In [5]:
import pandas as pd

# Paths to CSV files

In [6]:
file_paths = {
    "world_religious": "CSVs/world_religious.csv",
    "world_population_and_health": "CSVs/world_population_and_health.csv",
    "world_happiness_report_2024": "CSVs/world_happiness_report_2024.csv",
    "hdr_general": "CSVs/hdr_general.csv",
    "gdp": "CSVs/gdp.csv",
    "CPI2023_global_results_trends": "CSVs/CPI2023_global_results_trends.csv",
    "civil_liberties_score_fh_new": "CSVs/civil_liberties_score_fh_new.csv"
}

In [10]:
import os
import pandas as pd

# Dictionnaire des chemins d'origine
file_paths = {
    "world_religious": "CSVs/world_religious.csv",
    "world_population_and_health": "CSVs/world_population_and_health.csv",
    "world_happiness_report_2024": "CSVs/world_happiness_report_2024.csv",
    "hdr_general": "CSVs/hdr_general.csv",
    "gdp": "CSVs/gdp.csv",
    "CPI2023_global_results_trends": "CSVs/CPI2023_global_results_trends.csv",
    "civil_liberties_score_fh_new": "CSVs/civil_liberties_score_fh_new.csv"
}

# Dossier de sortie pour les CSV nettoyés
output_folder = "CSVs_cleaned"
os.makedirs(output_folder, exist_ok=True)
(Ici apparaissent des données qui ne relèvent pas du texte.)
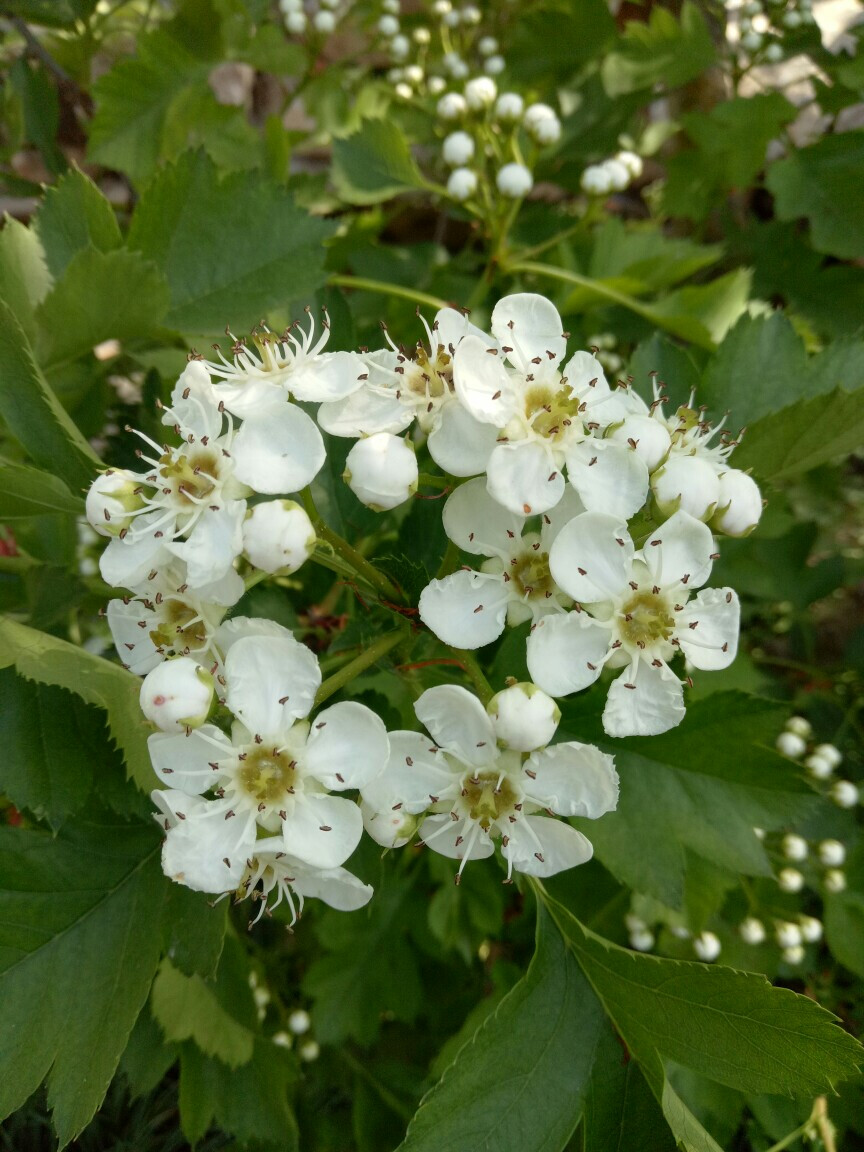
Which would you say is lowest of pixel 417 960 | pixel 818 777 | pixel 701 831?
pixel 417 960

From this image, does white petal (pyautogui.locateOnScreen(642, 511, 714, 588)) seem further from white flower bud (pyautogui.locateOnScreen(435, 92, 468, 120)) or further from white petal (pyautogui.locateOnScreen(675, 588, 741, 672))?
white flower bud (pyautogui.locateOnScreen(435, 92, 468, 120))

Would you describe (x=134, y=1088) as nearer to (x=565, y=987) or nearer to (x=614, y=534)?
(x=565, y=987)

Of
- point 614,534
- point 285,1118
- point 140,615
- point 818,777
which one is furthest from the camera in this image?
point 818,777

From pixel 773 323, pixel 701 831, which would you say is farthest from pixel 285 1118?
pixel 773 323

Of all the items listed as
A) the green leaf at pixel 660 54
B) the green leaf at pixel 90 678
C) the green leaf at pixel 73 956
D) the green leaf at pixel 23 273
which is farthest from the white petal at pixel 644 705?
the green leaf at pixel 660 54

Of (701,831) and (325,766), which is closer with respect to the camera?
(325,766)

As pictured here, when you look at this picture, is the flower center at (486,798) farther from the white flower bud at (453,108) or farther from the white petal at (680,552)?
the white flower bud at (453,108)

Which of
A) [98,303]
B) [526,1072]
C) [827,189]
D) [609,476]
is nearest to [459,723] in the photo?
[609,476]
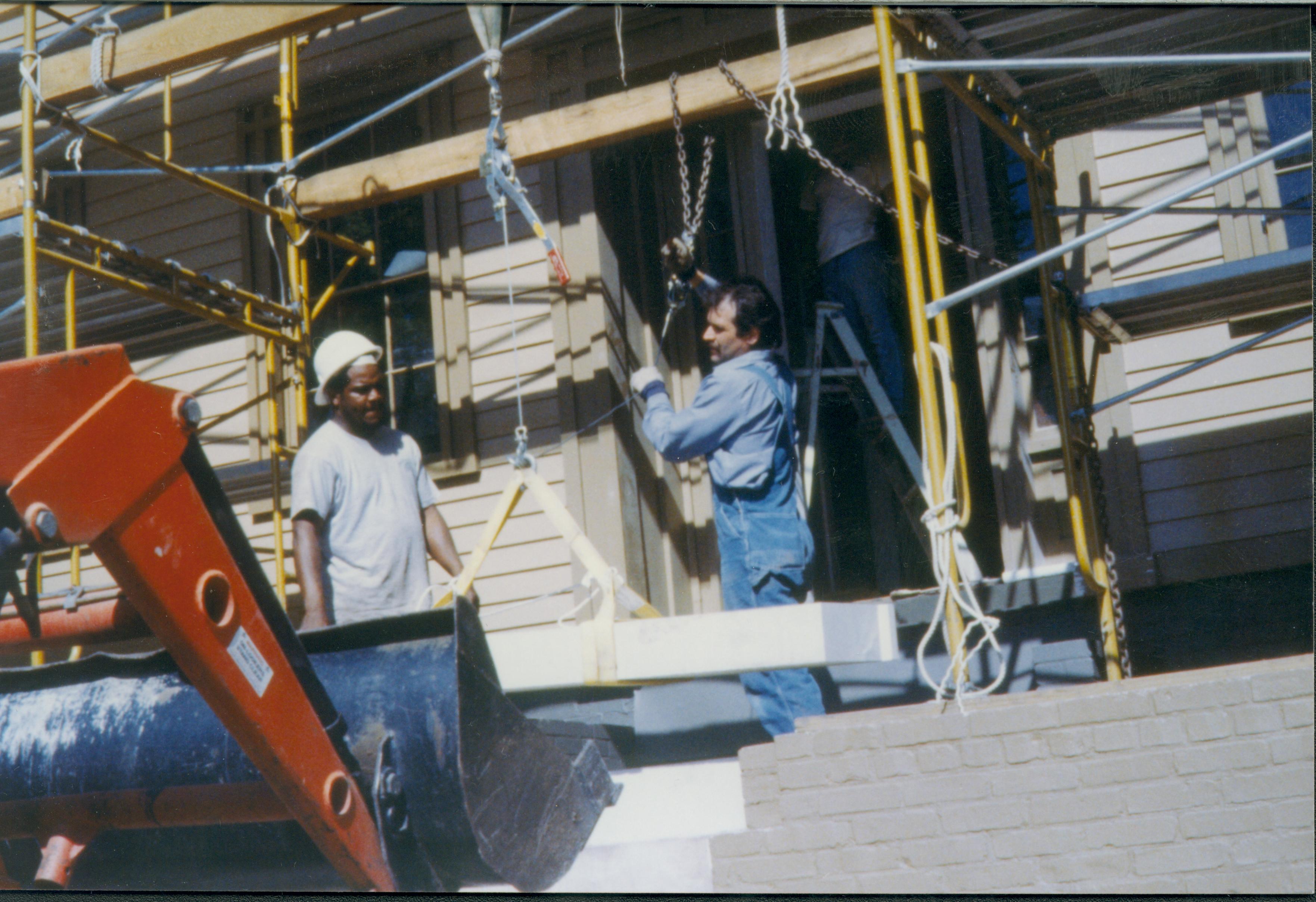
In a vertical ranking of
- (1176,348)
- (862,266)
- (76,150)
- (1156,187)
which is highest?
(76,150)

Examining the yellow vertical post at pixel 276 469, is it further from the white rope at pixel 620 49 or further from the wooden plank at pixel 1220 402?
the wooden plank at pixel 1220 402

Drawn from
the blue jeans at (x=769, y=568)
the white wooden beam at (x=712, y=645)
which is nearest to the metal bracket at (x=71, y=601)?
the white wooden beam at (x=712, y=645)

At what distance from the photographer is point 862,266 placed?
5.36 meters

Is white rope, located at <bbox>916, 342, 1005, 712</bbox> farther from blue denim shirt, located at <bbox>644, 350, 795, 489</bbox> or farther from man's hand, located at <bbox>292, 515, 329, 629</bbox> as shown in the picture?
man's hand, located at <bbox>292, 515, 329, 629</bbox>

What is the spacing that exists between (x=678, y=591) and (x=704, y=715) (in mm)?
863

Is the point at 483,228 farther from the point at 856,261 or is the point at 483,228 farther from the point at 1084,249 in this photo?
Result: the point at 1084,249

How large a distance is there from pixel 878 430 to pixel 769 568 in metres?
1.45

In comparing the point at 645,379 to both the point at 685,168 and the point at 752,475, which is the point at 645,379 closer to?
the point at 752,475

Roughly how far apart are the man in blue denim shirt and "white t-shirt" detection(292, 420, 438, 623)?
3.28 ft

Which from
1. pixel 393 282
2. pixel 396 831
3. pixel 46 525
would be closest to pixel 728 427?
pixel 396 831

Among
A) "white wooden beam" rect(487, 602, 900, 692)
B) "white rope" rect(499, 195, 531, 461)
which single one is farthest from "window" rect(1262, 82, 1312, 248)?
"white rope" rect(499, 195, 531, 461)

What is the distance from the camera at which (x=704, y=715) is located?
15.6ft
# Fonction de chargement avec gestion d'encodage
def try_loading_csv(name, path, **kwargs):
    try:
        df = pd.read_csv(path, **kwargs)
        print(f"Chargement de {name} réussi avec utf-8.")
        return df
    except UnicodeDecodeError as e:
        print(f"Erreur d'encodage pour {name} avec utf-8 : {e}")
        try:
            df = pd.read_csv(path, encoding='latin-1', **kwargs)
            print(f"Chargement de {name} réussi avec latin-1.")
            return df
        except Exception as e2:
            print(f"Échec du chargement de {name} avec latin-1 : {e2}")
            return None

# Dictionnaire pour stocker les DataFrames chargés
dataframes = {}

# Chargement des datasets
for name, path in file_paths.items():
    kwargs = {}
    if name == "CPI2023_global_results_trends":
        kwargs['sep'] = "|"  # Spécifier le séparateur pour CPI
    df = try_loading_csv(name, path, **kwargs)
    if df is not None:
        dataframes[name] = df
        print(f"--- Dataset : {name} ---")
        print(df.head(), "\n")
    else:
        print(f"Le dataset {name} n'a pas pu être chargé.\n")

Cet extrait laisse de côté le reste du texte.